Key Experimental Results

Main Results

Zero-shot evaluation on 7 real-world datasets; aggregated results over 4 datasets under synthetic sparse depth patterns:

Method 0.7% RMSE 0.03% RMSE 10% Noise RMSE SIFT RMSE LiDAR-8 RMSE
OGNI-DC 0.187 0.557 0.333 0.524 0.415
G2-MonoDepth 0.168 0.434 0.214 0.391 0.306
Marigold 0.367 0.384 0.406 0.453 0.378
OMNI-DC 0.135 0.289 0.147 0.211 0.231

On ETH3D-SfM outdoor split: OMNI-DC RMSE=1.069 vs. Marigold 1.883 (43% reduction).
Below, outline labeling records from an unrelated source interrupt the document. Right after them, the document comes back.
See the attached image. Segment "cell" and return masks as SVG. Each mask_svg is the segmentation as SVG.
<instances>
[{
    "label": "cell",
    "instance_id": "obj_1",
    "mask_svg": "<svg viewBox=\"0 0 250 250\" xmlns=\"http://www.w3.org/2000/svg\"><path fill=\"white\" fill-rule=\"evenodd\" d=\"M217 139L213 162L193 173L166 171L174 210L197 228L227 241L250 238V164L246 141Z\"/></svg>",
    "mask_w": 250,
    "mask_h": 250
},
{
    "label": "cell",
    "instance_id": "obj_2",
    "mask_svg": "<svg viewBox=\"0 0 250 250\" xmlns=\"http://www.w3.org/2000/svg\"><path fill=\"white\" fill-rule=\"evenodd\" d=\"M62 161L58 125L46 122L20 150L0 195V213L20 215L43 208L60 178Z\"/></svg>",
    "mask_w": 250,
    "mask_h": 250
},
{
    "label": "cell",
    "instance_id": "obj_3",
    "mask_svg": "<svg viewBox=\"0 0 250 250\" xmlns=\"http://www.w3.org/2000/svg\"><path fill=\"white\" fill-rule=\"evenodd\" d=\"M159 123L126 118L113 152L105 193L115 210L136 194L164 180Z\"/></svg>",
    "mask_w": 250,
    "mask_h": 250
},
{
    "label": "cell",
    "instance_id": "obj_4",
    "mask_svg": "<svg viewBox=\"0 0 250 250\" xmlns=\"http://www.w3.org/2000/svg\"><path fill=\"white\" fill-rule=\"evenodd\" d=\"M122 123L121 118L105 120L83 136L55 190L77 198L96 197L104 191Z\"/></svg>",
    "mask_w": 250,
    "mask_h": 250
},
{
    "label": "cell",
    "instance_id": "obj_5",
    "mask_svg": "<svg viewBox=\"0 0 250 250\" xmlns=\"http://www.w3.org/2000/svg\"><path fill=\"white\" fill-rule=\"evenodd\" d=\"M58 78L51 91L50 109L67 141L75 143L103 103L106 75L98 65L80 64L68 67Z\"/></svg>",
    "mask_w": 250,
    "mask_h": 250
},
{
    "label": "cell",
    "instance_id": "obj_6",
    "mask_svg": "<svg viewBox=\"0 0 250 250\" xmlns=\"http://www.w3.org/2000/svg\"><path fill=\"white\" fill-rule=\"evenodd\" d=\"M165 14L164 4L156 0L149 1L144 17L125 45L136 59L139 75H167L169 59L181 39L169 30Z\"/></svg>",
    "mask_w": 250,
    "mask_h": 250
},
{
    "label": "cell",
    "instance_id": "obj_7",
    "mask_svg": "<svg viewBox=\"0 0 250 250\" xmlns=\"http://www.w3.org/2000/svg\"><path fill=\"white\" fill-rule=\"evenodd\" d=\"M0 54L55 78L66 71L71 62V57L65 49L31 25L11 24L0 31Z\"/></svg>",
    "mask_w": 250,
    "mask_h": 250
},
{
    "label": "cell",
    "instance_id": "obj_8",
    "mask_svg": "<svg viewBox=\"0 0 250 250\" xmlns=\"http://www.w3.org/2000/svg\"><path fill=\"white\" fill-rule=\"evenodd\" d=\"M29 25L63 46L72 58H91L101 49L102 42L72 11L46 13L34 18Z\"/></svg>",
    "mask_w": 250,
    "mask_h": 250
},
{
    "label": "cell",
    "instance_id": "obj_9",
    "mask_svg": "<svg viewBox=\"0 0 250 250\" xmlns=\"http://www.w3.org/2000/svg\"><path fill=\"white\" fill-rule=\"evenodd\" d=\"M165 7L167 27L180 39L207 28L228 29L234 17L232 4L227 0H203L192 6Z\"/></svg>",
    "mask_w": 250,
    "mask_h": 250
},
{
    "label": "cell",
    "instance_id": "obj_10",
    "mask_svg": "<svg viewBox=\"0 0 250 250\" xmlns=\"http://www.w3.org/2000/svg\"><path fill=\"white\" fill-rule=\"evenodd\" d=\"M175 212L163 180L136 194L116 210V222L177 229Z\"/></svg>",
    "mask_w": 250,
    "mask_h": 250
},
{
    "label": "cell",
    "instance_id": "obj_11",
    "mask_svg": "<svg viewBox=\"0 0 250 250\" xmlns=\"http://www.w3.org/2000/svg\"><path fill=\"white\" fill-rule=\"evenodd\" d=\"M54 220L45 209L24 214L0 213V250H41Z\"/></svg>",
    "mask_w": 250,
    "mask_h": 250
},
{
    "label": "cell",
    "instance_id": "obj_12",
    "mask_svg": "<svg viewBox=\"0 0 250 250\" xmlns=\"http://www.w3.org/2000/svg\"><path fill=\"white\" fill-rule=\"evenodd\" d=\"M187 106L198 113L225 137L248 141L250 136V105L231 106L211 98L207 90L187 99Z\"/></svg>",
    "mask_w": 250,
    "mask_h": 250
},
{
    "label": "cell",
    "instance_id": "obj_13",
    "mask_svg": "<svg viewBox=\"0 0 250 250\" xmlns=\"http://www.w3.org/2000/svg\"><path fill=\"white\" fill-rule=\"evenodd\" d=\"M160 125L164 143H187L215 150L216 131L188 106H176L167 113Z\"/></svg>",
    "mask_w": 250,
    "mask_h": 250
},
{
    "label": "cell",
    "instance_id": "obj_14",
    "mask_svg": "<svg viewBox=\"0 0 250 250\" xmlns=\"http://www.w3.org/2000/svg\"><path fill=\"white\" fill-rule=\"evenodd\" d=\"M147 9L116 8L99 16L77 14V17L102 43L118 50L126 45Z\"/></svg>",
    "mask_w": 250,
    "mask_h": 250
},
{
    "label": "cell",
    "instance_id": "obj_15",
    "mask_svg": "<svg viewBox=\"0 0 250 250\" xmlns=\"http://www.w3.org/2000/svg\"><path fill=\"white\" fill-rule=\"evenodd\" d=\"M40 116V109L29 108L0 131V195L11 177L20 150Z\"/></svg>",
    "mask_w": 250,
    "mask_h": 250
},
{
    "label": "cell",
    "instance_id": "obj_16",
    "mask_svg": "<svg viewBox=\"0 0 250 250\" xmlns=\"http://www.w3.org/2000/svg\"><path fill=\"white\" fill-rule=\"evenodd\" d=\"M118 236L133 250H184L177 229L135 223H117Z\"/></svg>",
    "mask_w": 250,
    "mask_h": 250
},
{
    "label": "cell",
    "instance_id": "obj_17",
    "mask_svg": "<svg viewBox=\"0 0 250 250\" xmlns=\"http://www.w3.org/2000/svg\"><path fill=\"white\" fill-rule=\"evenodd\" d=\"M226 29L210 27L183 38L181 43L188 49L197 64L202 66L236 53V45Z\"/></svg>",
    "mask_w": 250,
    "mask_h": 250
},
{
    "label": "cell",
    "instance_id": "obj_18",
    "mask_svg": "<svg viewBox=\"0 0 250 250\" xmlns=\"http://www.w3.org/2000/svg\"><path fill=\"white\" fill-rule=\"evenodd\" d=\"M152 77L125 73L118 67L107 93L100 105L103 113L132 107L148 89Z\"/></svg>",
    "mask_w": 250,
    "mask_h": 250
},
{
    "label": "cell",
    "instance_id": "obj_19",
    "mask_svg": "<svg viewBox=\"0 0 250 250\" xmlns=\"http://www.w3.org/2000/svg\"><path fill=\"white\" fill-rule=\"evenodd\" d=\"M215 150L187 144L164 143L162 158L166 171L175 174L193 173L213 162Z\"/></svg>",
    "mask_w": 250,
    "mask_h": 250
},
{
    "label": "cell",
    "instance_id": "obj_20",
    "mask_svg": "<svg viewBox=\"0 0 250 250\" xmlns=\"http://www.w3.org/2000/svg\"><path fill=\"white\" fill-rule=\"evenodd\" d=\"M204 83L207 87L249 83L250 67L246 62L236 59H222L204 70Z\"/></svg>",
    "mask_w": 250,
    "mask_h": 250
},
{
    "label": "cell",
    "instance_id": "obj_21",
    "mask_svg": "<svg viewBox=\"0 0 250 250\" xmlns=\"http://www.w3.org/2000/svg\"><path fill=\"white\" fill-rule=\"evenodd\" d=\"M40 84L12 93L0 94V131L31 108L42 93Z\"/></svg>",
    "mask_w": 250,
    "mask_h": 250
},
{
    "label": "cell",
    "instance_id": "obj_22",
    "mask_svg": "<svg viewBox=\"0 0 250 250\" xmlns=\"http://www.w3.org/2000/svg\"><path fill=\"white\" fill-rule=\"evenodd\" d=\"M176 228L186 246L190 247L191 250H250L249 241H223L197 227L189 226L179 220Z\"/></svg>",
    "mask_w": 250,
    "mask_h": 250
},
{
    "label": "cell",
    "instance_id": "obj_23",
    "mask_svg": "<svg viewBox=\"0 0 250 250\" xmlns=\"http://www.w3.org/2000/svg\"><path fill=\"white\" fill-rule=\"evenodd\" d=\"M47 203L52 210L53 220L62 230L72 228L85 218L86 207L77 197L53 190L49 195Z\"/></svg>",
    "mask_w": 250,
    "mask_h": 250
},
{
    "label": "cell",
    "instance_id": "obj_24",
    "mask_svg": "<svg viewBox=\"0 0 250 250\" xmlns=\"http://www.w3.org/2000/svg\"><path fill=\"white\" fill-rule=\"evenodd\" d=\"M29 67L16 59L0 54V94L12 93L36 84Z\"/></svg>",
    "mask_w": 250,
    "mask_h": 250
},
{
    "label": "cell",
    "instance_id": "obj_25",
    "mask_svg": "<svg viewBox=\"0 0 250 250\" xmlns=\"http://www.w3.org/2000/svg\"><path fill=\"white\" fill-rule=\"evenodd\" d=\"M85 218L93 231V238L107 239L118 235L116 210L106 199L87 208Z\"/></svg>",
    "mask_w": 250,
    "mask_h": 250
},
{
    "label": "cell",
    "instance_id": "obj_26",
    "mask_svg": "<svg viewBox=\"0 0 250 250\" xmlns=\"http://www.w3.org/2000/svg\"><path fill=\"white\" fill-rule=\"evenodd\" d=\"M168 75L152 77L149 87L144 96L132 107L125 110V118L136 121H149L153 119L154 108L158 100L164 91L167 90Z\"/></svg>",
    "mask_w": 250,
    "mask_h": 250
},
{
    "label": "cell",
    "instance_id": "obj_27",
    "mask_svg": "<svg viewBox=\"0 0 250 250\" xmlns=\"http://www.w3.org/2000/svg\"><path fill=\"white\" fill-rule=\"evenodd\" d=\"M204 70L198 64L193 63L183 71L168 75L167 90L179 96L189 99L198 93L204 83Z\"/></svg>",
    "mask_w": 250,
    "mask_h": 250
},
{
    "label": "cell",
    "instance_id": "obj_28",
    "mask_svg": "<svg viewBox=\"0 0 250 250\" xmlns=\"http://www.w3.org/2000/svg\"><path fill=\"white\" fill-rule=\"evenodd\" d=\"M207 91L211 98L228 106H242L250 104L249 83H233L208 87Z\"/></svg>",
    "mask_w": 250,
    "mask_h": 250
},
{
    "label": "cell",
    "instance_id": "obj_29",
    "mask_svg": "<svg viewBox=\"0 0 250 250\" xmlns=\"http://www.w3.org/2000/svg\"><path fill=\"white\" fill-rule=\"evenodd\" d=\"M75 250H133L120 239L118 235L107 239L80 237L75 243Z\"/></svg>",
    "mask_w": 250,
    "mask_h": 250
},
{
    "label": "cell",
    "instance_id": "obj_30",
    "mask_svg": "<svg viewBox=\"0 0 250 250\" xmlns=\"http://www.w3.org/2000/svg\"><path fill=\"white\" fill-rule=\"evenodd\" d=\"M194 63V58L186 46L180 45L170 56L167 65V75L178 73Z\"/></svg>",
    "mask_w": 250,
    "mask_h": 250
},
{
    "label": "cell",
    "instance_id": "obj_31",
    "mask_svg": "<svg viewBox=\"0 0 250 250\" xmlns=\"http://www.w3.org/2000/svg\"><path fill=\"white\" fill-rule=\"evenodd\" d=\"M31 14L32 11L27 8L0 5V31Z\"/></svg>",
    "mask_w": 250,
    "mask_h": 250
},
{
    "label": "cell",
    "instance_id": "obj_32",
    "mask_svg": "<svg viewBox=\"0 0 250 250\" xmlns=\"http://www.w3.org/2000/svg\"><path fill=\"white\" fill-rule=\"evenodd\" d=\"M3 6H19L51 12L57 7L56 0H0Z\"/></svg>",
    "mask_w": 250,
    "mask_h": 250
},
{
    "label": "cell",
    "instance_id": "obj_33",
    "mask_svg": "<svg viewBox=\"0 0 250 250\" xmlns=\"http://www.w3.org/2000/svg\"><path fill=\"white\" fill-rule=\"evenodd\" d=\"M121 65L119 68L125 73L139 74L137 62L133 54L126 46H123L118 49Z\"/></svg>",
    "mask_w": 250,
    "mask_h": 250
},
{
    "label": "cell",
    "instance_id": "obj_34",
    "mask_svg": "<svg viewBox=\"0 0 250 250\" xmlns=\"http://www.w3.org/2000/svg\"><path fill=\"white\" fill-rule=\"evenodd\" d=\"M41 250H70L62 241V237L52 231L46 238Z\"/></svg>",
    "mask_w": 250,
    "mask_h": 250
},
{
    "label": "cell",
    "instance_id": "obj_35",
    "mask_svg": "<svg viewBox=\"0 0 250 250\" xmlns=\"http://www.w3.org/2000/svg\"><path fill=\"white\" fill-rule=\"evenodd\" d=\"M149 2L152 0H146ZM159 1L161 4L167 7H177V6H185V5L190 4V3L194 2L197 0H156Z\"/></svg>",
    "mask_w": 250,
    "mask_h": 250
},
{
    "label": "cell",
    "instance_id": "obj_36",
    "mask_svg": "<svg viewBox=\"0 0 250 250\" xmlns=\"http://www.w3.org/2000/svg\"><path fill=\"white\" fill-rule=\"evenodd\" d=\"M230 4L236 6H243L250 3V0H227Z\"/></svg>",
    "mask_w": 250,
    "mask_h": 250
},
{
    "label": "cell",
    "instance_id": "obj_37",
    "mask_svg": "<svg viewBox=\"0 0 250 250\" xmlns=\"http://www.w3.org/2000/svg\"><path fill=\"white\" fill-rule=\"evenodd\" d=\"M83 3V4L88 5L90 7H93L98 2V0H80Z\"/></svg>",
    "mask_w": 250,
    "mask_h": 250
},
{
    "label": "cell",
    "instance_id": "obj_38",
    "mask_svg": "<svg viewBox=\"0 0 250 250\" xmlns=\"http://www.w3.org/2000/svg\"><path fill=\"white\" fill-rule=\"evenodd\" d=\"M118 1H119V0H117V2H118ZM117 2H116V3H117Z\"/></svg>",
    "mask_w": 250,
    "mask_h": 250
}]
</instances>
On KITTI 8-line LiDAR: zero-shot MAE=0.597, outperforming all methods trained on KITTI.

Ablation Study

Ablation ETH3D-SfM RMSE KITTI-64 RMSE
DDI Res=1 (original) 0.595 1.210
DDI Res=1,2 0.489 1.218
DDI Res=1,2,3 0.459 1.188
L1 only 0.666 1.234
L1 + \(L_{Lap}\) 0.598 1.224
L1 + \(L_{Lap}\) + \(L_{gm}\) 0.490 1.173
Linear depth 0.886 1.289
Log depth 0.627 1.293
Log + Normalize 0.490 1.173
Random pattern 0.714 1.490
Rand + Synthetic + Noise 0.490 1.173

Each component yields substantial gains; Multi-res DDI contributes most on ETH3D (sparse SfM point regime).

Key Findings

  • Training exclusively on synthetic data without any real-world data yields large margins over competitors on real-world benchmarks.
  • The model has only 85M parameters—an order of magnitude smaller than Depth Pro (907M)—and runs 93× faster than Marigold.
  • In novel view synthesis applications (3DGS + depth loss), the model substantially improves rendering quality (PSNR gain of 4.76).

Highlights & Insights

  • Elegant design of Multi-res DDI: A straightforward multiscale extension resolves the fundamental problem of long-range integration error accumulation at negligible computational cost.
  • Core insight of the Laplacian loss: Teaching the model to "acknowledge uncertainty" avoids futile optimization in ambiguous regions.
  • Elegant guarantee of scale equivariance: Normalizing only the network input while retaining the original scale within DDI theoretically ensures output scale consistency with the input sparse depth.
  • Unexpected success of synthetic-only training: Challenges the common assumption that real data is indispensable.

Limitations & Future Work

  • Synthetic training data may not cover the full diversity of real-world scenes.
  • A performance gap versus domain-specifically trained models remains on densely sampled indoor inputs (NYU, 500 points).
  • The SPN refinement module follows a conventional design; more advanced upsampling strategies remain unexplored.
  • Temporal consistency in video sequences has not been investigated.
  • Proposes key improvements over the DDI framework introduced in OGNI-DC, serving as its direct follow-up.
  • The Laplacian loss draws on probabilistic prediction (e.g., Bayesian depth estimation) but is applied to depth completion for the first time.
  • Scale normalization is conceptually related to scale-invariant losses in monocular depth estimation but differs fundamentally in design.
  • Provides a plug-and-play depth prior for downstream tasks such as 3DGS and NeRF.

Rating

  • Novelty: 7/10 — Each component is well-motivated; Multi-res DDI is the central contribution.
  • Technical Quality: 9/10 — Theoretical analysis supported by large-scale experiments and thorough ablations.
  • Practicality: 9/10 — Zero-shot generalization, compact model, fast inference, open-source.
  • Writing Quality: 8/10 — Problem analysis is thorough and method motivation is clearly articulated.